Although 53 per cent of organisations said they audited or reported on supplier security more than twice annually, 40 per cent said they rely on their suppliers to ensure that they have adequate security and are unaware when an issue arises.

If they do discover an issue in their supply chain, 42 per cent said that they cannot verify whether the issue was resolved. 


Decline in overseas bribery law enforcement

Countries are doing too little to tackle bribery overseas, and enforcement is at its lowest level since 2009, according to anti-corruption campaigner Transparency International (TI). It found that only the US and Switzerland can be considered “active enforcers” when judged by their efforts to investigate, charge criminals and impose meaningful sanctions.

TI’s Exporting Corruption 2022 report found that most countries impose limited sanctions or do not penalise overseas bribery at all. These countries included China, the world’s largest exporter, and India, which does not criminalise bribery overseas. Other countries with no case histories since 2018 include Russia and Mexico.

In 38 of the 47 countries in the survey (which account for 55 per cent of global exports) TI found that foreign bribery abuses go unpunished. Few countries publish sufficient information about ongoing, pending or completed foreign bribery cases.

The report tracks the decline in enforcing overseas bribery laws to 2018. It blames this on “serious inadequacies” in the laws and justice systems in all countries, alongside a lack of resources, training and independence for law enforcement and investigative agencies, and few effective whistleblower protection mechanisms. 


Tech, healthcare and FS most at risk of data loss

Big tech firms, healthcare providers and financial services firms are the most likely types of organisation to lose personal data in a data breach, according to a survey by cyber security company VPN Overview.

There have been 53 data breaches in the online tech sector since 2004, amounting to over five billion pieces of data lost. Around 81 per cent of these breaches were caused by hacking, followed by accidental publication (7.4 per cent) and poor security (3.8 per cent). 


Use risk tolerance to support enterprise strategy

New free guidance has been issued to help enterprises improve understanding, communication and application of risk terms so they can improve their risk tolerance management.
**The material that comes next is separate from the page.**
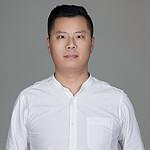 设计师吴磊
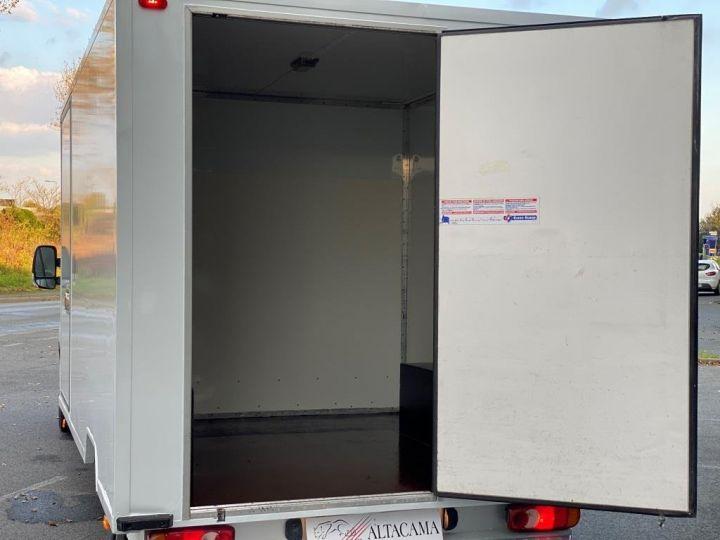 Furgón Renault Master Caja frigorífica 125 CV FOURGON FRIGORIFIQUE MULTI TEMPERATURE FRC X BLANC - 9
In Using Risk Tolerance to Support Enterprise Strategy, security standard-setter ISACA says that effective approaches to implementing risk tolerance provide transparency around the risk-management process and strengthen understanding of the enterprise’s risk profile.

It identifies the key benefits of risk tolerance as: supporting conscious and informed risk taking; promoting consistent risk management practices; and structuring the executive conversation around risk taking. 


Sustainability protects organisations from disruption

Sustainability is an investment that protects organisations from disruption, according to 86 per cent of business leaders surveyed by consultancy Gartner. Additionally, 83 per cent of respondents said sustainability programme activities directly create both short- and long-term value for their organisations, and 80 per cent indicated that sustainability helps their organisation to optimise and reduce costs.

The main areas where sustainability programmes are seen to mitigate cost increases were energy consumption, business travel and customer transactions.

Over half of the business leaders surveyed in 2022 Sustainability Survey: Use Sustainability to Drive Value and Mitigate Disruption said their enterprise sustainability programme has a strong link to their income statement, and 42 per cent of respondents said they use their sustainability activities to drive innovation, differentiation and enterprise growth through sustainable products. 


This article was published in January 2023.